## Anforderung
Gib bitte den folgenden Text über die Teilung Vietnams vollständig und wortgetreu wieder.

Entgegen seiner Erwartungen zahlte sich die enge Zusammenarbeit mit dem amerikanischen Geheimdienst OSS während des Pazifikkrieges für Ho Chi Minh und seine Mitstreiter nicht aus. Damals, als der Feind noch Japan geheissen hatte, waren es die kommunistischen Vietminh gewesen, die mit dem amerikanischen OSS zusammenarbeiteten, um über Indochina abgeschossene US-Piloten zu retten. In Anerkennung für seine Verdienste hatte der Geheimdienst Onkel Ho sogar zum OSS-Agenten 19 mit dem Decknamen Lucius ernannt.
Teilung Vietnams
Der Kalte Krieg verschärfte sich, und die USA waren nun weniger an der Befreiung afrikanischer oder asiatischer Völker vom kolonialen Joch interessiert als an antikommunistischen Bollwerken. Amerika glaubte, seine Sicherheit auch in den entlegensten Winkeln der Erde gegen den expandierenden Kommunismus verteidigen zu müssen. (Selbst Winston Churchill widersprach dieser Auffassung und betonte, Moskau halte sich strikt an die Abkommen von Jalta und Potsdam, auf denen Roosevelt und Stalin die amerikanischen und sowjetischen Einflusssphären vereinbart hatten.) So stellten sich die USA, zunächst noch zögernd, mit der zunehmenden Verschärfung des Konfliktes, bald aber mit wachsendem Enthusiasmus auf die Seite der Kolonialmacht, und übernahmen schliesslich weitgehend die Initiative von den Franzosen. (Bereits 1953 holten französische Generäle für ihre Operationspläne die Genehmigung der amerikanischen Joint Chiefs of Staff ein.)

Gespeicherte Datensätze

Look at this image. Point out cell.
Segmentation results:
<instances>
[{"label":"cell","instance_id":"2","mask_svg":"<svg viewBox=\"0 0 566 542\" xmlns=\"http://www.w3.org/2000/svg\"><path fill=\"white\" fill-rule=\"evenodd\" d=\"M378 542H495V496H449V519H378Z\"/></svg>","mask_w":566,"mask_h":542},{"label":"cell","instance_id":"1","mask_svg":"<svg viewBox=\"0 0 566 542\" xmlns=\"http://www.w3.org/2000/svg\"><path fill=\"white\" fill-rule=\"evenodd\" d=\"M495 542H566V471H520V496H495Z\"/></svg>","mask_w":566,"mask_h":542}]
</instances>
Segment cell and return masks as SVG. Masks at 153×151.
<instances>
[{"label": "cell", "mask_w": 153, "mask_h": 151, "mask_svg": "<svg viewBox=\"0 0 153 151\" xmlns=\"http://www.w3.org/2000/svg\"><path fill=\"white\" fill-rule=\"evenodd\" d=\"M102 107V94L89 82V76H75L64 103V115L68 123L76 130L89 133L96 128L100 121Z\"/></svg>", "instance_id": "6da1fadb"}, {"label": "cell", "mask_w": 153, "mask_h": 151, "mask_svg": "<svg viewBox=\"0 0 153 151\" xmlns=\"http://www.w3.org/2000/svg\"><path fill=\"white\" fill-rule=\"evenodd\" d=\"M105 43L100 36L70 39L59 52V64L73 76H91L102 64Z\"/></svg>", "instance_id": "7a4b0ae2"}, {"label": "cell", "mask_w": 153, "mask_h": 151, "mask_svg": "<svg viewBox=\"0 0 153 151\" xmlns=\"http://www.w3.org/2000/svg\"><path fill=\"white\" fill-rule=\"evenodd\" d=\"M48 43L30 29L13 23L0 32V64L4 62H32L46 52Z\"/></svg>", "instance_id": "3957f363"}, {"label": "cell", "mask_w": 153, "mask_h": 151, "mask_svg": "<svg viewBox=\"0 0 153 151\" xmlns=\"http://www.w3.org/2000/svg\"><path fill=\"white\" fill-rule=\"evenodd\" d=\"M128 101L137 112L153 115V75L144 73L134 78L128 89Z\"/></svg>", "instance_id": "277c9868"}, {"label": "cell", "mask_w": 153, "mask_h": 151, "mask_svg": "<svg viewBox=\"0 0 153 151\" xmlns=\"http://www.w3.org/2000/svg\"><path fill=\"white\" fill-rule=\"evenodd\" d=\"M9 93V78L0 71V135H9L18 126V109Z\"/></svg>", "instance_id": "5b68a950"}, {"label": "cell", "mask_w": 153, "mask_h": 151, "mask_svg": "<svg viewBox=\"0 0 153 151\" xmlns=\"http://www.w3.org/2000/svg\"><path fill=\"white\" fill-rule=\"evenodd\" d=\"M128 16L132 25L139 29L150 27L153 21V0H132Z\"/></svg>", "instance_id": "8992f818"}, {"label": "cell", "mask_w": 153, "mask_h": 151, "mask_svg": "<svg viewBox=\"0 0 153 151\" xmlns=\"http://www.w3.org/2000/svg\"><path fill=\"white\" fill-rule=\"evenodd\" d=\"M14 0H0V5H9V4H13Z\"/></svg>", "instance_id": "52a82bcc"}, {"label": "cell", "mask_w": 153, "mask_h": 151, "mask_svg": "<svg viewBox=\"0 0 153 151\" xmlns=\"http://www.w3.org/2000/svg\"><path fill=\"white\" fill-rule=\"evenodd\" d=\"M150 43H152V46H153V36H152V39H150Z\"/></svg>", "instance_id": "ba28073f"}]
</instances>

## Lösung zur Aufgabe
Entgegen seiner Erwartungen zahlte sich die enge Zusammenarbeit mit dem amerikanischen Geheimdienst OSS während des Pazifikkrieges für Ho Chi Minh und seine Mitstreiter nicht aus. Damals, als der Feind noch Japan geheissen hatte, waren es die kommunistischen Vietminh gewesen, die mit dem amerikanischen OSS zusammenarbeiteten, um über Indochina abgeschossene US-Piloten zu retten. In Anerkennung für seine Verdienste hatte der Geheimdienst Onkel Ho sogar zum OSS-Agenten 19 mit dem Decknamen Lucius ernannt.
Teilung Vietnams
Der Kalte Krieg verschärfte sich, und die USA waren nun weniger an der Befreiung afrikanischer oder asiatischer Völker vom kolonialen Joch interessiert als an antikommunistischen Bollwerken. Amerika glaubte, seine Sicherheit auch in den entlegensten Winkeln der Erde gegen den expandierenden Kommunismus verteidigen zu müssen. (Selbst Winston Churchill widersprach dieser Auffassung und betonte, Moskau halte sich strikt an die Abkommen von Jalta und Potsdam, auf denen Roosevelt und Stalin die amerikanischen und sowjetischen Einflusssphären vereinbart hatten.) So stellten sich die USA, zunächst noch zögernd, mit der zunehmenden Verschärfung des Konfliktes, bald aber mit wachsendem Enthusiasmus auf die Seite der Kolonialmacht, und übernahmen schliesslich weitgehend die Initiative von den Franzosen. (Bereits 1953 holten französische Generäle für ihre Operationspläne die Genehmigung der amerikanischen Joint Chiefs of Staff ein.)